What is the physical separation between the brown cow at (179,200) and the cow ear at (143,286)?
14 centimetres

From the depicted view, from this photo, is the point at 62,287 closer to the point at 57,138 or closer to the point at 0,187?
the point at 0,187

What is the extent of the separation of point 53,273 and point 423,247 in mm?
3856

....

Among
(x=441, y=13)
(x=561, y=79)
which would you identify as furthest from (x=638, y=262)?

....

▸ **YOUR TASK**
Please count the lines in the entries above that contain the word "from", treating case as significant, and give only that number.

▸ **TASK RESPONSE**
2